* _Work instruction_:
Your answer should be every line of the entries that has the string "Gardner" in it.

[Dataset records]
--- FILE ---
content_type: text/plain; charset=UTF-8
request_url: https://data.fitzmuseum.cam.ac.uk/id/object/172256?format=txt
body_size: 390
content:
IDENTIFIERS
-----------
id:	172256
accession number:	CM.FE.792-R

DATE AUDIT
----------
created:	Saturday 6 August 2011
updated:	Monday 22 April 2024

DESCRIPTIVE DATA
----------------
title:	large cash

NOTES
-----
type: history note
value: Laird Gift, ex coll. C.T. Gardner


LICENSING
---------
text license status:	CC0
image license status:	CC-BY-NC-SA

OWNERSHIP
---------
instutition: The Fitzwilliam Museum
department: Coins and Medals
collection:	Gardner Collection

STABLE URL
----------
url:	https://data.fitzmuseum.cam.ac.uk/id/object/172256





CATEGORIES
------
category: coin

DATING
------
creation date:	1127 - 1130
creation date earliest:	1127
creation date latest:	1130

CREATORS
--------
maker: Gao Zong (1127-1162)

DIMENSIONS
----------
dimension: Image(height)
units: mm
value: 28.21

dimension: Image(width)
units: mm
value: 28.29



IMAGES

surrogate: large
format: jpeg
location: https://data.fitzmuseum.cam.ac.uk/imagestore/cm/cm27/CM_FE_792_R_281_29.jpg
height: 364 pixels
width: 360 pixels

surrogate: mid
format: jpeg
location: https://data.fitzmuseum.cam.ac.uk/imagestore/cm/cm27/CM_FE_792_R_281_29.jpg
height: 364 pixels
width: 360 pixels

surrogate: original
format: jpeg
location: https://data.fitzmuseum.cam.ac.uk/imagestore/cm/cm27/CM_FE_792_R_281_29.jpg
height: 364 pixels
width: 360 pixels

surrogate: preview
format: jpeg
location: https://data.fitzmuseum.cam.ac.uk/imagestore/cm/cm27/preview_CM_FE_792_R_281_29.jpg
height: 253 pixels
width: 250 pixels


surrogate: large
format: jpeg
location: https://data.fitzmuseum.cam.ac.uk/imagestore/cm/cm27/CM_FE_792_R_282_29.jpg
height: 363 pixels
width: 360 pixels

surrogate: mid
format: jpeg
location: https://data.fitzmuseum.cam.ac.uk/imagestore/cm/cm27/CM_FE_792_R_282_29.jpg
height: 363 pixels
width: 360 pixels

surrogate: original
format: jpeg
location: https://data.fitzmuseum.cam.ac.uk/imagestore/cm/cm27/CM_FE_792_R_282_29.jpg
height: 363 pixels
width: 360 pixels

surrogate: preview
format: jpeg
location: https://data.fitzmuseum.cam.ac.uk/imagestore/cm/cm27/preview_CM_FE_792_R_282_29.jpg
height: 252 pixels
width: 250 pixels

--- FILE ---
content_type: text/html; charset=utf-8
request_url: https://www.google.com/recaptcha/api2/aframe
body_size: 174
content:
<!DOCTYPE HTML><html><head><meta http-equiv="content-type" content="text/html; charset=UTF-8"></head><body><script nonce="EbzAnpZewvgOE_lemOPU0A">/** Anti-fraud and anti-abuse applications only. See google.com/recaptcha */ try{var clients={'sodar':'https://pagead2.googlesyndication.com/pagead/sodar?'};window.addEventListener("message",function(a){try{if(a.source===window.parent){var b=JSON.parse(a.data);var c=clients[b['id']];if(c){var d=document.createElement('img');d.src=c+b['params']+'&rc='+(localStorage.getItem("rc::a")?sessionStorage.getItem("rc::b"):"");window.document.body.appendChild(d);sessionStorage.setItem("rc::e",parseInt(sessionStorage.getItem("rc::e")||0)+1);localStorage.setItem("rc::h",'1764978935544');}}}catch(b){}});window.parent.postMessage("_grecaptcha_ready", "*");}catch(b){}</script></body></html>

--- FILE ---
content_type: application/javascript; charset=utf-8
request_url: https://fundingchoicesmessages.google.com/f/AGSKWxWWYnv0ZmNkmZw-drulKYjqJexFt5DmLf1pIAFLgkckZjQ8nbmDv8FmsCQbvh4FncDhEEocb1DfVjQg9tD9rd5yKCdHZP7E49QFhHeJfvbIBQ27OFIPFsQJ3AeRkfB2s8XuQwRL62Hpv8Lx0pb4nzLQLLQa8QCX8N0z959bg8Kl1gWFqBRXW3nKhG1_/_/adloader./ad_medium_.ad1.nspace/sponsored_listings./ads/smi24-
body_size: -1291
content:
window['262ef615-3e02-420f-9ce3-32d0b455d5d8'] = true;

* _Solution below_:
value: Laird Gift, ex coll. C.T. Gardner
collection:	Gardner Collection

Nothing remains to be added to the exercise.